DOCUMENT PASSAGE –
▽

This is a blog by Phil Schwab, Software Engineer at Unravel Data. This blog was first published on Phil’s BigData Recipe website.
I recently read an excellent blog series about Apache Spark but one article caught my attention as its author states:
Let’s try to figure out what happens with the application when the source file is much bigger than the available memory. The memory in the below tests is limited to 900MB […]. Naively we could think that a file bigger than available memory will fail the processing with OOM memory error. And this supposition is true:
It would be bad if Spark could only process input that is smaller than the available memory – in a distributed environment, it implies that an input of 15 Terabytes in size could only be processed when the number of Spark executors multiplied by the amount of memory given to each executor equals at least 15TB. I can say from experience that this is fortunately not the case so let’s investigate the example from the article above in more detail and see why an OutOfMemory exception occurred.
The input to the failed Spark application used in the article referred to above is a text file (generated_file_1_gb.txt) that is created by a script similar to this. This file is 1GB in size and has ten lines, each line simply consists of a line number (starting with zero) that is repeated 100 million times. The on-disk-size of each line is easy to calculate, it is one byte for the line number multiplied by 100 million or ~100MB. The program that processes this file launches a local Spark executor with three cores and the memory available to it is limited to 900MB as the JVM arguments -Xms900m -Xmx900m are used. This results in an OOM error after a few seconds so this little experiment seems to validate the initial hypothesis that “we can’t process datasets bigger than the memory limits”.
I played around with the Python script that created the original input file here and …
(-) created a second input file that is twice the disk size of the original (generated_file_1_gb.txt) but will be processed successfully by ProcessFile.scala
(-) switched to the DataFrame API instead of the RDD API which again crashes the application with an OOM Error
(-) created a third file that is less than a third of the size of generated_file_1_gb.txt but that crashes the original application
(-) reverted back to the original input file but made one small change in the application code wich now processes it successfully (using .master(“local”))
The first and last change directly contradict the original hypothesis and the other changes make the memory mystery even bigger.
Visualizations will be useful for illuminating this mystery, the following pictures show Spark’s memory compartments when running ProcessFile.scala on my MacBook:
According to the system spec, my MacBook has four physical cores that amount to eight vCores. Since the application was initializd with .master(“local”), three out of those eight virtual cores will participate in the processing. As reflected in the picture above, the JVM heap size is limited to 900MB and default values for both spark.memory. fraction properties are used. The sizes for the two most important memory compartments from a developer perspective can be calculated with these formulas:
Execution Memory = (1.0 – spark.memory.storageFraction) * Usable Memory = 0.5 * 360MB = 180MB
Storage Memory = spark.memory.storageFraction * Usable Memory = 0.5 * 360MB = 180MB
Execution Memory is used for objects and computations that are typically short-lived like the intermediate buffers of shuffle operation whereas Storage Memory is used for long-lived data that might be reused in downstream computations. However, there is no static boundary but an eviction policy – if there is no cached data, then Execution Memory will claim all the space of Storage Memory and vice versa. If there is stored data and a computation is performed, cached data will be evicted as needed up until the Storage Memory amount which denotes a minimum that will not be spilled to disk. The reverse does not hold true though, execution is never evicted by storage.

△

ROWS –
▽

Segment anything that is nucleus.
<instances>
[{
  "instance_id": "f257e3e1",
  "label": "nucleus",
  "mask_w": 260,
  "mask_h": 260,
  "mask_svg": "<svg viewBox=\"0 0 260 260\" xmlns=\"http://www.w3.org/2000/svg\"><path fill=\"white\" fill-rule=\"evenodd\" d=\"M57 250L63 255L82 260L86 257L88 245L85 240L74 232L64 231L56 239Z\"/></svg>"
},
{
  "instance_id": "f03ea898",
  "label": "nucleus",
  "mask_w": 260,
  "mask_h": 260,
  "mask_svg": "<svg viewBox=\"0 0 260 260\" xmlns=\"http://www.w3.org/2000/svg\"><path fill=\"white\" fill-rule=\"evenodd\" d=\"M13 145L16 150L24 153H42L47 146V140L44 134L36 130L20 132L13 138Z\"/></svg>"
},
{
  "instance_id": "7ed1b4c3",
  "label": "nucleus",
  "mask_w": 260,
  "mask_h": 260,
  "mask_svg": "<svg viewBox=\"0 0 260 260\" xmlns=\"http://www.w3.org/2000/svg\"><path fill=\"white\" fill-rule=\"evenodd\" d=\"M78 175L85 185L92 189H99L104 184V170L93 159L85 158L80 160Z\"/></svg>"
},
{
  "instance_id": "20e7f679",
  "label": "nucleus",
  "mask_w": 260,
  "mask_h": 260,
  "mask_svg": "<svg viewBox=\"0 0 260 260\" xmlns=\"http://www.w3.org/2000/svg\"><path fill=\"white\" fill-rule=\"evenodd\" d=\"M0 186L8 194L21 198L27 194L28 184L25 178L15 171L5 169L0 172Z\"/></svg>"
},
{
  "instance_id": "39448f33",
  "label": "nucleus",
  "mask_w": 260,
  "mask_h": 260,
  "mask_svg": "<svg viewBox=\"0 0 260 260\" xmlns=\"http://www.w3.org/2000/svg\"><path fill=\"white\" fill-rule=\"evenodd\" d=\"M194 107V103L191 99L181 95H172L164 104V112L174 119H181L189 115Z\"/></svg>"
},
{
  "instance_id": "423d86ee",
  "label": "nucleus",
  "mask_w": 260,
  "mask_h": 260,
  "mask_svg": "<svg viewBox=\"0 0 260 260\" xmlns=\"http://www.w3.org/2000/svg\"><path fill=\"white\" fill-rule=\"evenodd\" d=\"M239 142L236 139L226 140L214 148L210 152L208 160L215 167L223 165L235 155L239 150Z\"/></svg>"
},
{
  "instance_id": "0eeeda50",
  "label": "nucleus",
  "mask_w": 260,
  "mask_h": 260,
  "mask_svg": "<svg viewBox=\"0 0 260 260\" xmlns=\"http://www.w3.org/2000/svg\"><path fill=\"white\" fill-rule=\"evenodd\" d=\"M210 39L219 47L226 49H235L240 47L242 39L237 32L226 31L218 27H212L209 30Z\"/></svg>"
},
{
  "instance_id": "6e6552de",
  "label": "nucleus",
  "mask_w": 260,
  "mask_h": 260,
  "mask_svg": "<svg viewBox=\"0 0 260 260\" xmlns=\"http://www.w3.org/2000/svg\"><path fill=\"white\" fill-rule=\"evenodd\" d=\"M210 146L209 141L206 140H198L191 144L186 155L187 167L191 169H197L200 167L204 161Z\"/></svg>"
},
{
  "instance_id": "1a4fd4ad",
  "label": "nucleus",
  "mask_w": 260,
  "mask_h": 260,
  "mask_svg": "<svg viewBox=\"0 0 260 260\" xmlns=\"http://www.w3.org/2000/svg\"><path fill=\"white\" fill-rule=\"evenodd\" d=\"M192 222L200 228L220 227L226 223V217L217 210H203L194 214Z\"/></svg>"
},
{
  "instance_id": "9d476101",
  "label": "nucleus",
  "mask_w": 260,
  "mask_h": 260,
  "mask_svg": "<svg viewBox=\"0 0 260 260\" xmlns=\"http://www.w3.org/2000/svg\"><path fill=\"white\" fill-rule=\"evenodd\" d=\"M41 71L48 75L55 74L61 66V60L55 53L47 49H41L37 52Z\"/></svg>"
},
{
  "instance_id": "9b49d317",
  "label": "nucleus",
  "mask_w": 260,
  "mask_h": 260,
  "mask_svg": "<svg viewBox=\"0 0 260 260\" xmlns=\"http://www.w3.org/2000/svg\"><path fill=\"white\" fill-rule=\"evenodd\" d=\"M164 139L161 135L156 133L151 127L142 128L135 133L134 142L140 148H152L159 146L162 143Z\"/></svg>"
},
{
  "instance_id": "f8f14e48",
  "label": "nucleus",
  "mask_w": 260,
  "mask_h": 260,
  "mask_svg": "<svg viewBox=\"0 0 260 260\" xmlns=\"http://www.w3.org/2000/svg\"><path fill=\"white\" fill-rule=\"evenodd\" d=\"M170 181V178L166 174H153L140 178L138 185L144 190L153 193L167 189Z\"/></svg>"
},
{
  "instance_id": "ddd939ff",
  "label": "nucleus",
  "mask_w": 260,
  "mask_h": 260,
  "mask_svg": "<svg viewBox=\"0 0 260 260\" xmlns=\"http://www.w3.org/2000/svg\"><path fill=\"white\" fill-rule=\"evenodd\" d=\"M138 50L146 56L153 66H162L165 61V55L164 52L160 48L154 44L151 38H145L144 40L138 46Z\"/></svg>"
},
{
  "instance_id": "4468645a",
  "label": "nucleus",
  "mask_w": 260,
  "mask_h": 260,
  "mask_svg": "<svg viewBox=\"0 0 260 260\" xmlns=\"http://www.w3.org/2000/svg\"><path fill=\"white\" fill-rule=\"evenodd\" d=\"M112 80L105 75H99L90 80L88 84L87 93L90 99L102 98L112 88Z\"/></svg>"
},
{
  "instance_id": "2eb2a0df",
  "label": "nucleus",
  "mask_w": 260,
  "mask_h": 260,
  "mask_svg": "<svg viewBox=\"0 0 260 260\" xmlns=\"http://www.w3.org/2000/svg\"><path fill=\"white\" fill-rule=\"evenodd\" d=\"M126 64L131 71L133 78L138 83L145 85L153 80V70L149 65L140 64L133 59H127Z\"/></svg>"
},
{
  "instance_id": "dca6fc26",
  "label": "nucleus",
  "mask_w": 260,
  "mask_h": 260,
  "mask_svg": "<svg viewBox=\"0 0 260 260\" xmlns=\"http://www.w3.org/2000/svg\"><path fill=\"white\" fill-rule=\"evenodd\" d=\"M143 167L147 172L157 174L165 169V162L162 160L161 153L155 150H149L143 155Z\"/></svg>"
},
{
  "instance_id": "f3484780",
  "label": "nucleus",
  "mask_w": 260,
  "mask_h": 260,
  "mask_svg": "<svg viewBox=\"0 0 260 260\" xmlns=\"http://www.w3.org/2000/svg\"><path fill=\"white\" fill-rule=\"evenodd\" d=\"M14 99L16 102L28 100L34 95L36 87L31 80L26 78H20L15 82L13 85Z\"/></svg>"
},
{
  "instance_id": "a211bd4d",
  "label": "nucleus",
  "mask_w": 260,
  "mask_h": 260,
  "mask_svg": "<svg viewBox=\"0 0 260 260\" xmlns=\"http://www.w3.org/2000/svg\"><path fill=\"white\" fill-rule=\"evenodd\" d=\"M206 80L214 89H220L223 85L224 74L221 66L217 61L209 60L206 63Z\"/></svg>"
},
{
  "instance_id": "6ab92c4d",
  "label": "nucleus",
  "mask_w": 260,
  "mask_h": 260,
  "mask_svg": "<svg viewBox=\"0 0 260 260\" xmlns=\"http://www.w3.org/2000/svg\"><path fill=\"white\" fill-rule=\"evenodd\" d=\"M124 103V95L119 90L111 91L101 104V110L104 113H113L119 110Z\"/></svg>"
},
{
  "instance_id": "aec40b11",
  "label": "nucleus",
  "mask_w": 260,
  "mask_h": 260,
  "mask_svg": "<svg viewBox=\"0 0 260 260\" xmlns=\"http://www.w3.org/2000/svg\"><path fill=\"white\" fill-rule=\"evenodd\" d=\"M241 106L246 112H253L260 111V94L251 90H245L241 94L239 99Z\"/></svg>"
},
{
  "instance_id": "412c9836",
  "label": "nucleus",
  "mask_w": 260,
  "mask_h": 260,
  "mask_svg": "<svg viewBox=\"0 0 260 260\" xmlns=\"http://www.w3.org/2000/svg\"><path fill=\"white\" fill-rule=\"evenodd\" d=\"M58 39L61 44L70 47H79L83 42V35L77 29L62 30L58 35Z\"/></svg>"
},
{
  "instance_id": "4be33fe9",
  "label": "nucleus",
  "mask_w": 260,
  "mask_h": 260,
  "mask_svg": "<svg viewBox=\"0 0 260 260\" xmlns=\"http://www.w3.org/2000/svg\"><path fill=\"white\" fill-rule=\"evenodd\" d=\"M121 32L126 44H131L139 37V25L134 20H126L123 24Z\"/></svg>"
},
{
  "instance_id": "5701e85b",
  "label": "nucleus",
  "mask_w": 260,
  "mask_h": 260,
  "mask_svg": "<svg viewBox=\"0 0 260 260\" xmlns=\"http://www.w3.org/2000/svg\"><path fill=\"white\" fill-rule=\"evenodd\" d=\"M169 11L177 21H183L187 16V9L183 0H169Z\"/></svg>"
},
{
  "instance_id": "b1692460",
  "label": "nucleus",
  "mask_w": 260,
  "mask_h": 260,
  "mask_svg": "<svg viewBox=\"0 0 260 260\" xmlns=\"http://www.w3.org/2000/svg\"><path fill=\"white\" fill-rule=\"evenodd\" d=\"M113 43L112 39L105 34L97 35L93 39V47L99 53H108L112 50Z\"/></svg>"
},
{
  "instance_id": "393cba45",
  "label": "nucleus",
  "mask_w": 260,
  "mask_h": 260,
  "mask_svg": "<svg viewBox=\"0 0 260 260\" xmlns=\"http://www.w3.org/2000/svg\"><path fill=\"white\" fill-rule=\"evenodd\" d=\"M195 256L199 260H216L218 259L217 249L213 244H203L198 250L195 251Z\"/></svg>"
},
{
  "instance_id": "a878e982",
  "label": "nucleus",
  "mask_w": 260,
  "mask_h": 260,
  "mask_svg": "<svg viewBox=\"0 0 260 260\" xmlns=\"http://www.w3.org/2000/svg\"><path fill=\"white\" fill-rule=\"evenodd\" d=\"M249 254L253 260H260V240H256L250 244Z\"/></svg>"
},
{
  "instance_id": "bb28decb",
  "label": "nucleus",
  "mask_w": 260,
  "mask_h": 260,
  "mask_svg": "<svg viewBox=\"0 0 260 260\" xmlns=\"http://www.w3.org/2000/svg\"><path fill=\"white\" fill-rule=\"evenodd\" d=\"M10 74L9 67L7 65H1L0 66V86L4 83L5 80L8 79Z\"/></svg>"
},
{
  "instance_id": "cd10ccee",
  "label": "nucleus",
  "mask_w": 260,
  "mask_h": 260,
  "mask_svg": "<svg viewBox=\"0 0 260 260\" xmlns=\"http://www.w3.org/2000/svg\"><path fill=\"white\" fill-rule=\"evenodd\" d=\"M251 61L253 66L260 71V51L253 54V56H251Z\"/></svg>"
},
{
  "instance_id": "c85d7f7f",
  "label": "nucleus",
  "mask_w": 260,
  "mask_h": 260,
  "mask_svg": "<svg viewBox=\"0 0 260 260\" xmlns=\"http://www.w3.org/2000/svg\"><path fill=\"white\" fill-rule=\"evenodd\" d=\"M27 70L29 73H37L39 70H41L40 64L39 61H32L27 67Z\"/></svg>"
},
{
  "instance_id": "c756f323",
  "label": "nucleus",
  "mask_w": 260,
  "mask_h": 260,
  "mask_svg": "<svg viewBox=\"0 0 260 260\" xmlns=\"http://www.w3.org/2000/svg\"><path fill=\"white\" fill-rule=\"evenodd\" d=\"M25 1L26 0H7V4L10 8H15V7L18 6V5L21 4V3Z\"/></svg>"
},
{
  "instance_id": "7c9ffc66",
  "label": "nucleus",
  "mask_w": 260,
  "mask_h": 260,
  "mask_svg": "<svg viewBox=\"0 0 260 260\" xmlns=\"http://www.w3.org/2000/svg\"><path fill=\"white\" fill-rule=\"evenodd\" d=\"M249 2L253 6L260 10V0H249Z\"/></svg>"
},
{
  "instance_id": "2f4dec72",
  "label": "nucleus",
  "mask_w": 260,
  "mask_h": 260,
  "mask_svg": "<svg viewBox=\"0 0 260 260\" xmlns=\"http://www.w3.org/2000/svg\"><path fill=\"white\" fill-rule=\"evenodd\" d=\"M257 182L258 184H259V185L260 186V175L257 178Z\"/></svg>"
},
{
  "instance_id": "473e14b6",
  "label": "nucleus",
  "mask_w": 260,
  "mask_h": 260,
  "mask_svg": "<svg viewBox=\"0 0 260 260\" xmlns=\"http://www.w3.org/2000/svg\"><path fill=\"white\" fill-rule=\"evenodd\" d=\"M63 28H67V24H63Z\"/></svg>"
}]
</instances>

△

LIST OF TASKS –
1) Return the stretch of the Spark memory article starting with "I played around" and going on through "mystery even bigger.", copied word for word.
2) Supply the next part of the Spark memory article, picking up right after its final sentence.

WRITTEN ANSWERS –
1)
I played around with the Python script that created the original input file here and …
(-) created a second input file that is twice the disk size of the original (generated_file_1_gb.txt) but will be processed successfully by ProcessFile.scala
(-) switched to the DataFrame API instead of the RDD API which again crashes the application with an OOM Error
(-) created a third file that is less than a third of the size of generated_file_1_gb.txt but that crashes the original application
(-) reverted back to the original input file but made one small change in the application code wich now processes it successfully (using .master(“local”))
The first and last change directly contradict the original hypothesis and the other changes make the memory mystery even bigger.

2)
This dynamic memory management strategy has been in use since Spark 1.6, previous releases drew a static boundary between Storage and Execution Memory that had to be specified before run time via the configuration properties spark.shuffle.memoryFraction, spark.storage.memoryFraction, and spark.storage.unrollFraction. These have become obsolete and using them will not have an effect unless the user explicitly requests the old static strategy by setting spark.memory.useLegacyMode to true.
The example application does not cache any data so Execution Memory will eat up all of Storage Memory but this is still not enough:
We can finally see the root cause for the application failure and the culprit is not the total input size but the individual record size: Each record consists of 100 million numbers (0 to 9) from which a java.lang.String is created. The size of such a String is twice its “native” size (each character consumes 2 bytes) plus some overhead for headers and fields which amortizes to a Memory Expansion Rate of 2. As already mentioned, the Spark Executor processing the text file uses three cores which results in three tasks trying to load the first three lines of the input into memory at the same time. Each active task gets the same chunk of Execution Memory (360MB), thus
Execution Memory per Task = (Usable Memory – Storage Memory) / spark.executor.cores = (360MB – 0MB) / 3 = 360MB / 3 = 120MB
Based on the previous paragraph, the memory size of an input record can be calculated by
Record Memory Size = Record size (disk) * Memory Expansion Rate
= 100MB * 2 = 200MB
… which is significantly above the available Execution Memory per Task hence the observed application failure.
Assigning just one core to the Spark executor will prevent the Out Of Memory exception as shown in the following picture:
Now there is only one active task that can use all Execution Memory and each record fits comfortably into the available space since 200MB < < 360MB. This defeats the whole point of using Spark of course since there is no parallelism, all records are now processed consecutively.
With the formulas developed above, we can estimate the largest record size which would not crash the original version of the application (which uses .master(“local”)): We have around 120MB per task available so any record can only consume up to 120MB of memory. Given our special circumstances, this implies that each line in the file should be 120/200 = 0.6 times shorter. I created a slightly modified script that creates such a maximum input, it uses a factor of 0.6 and the resulting file can still be processed without an OOM error. Using a factor of 0.7 though would create an input that is too big and crash the application again thus validating the thoughts and formulas developed in this section.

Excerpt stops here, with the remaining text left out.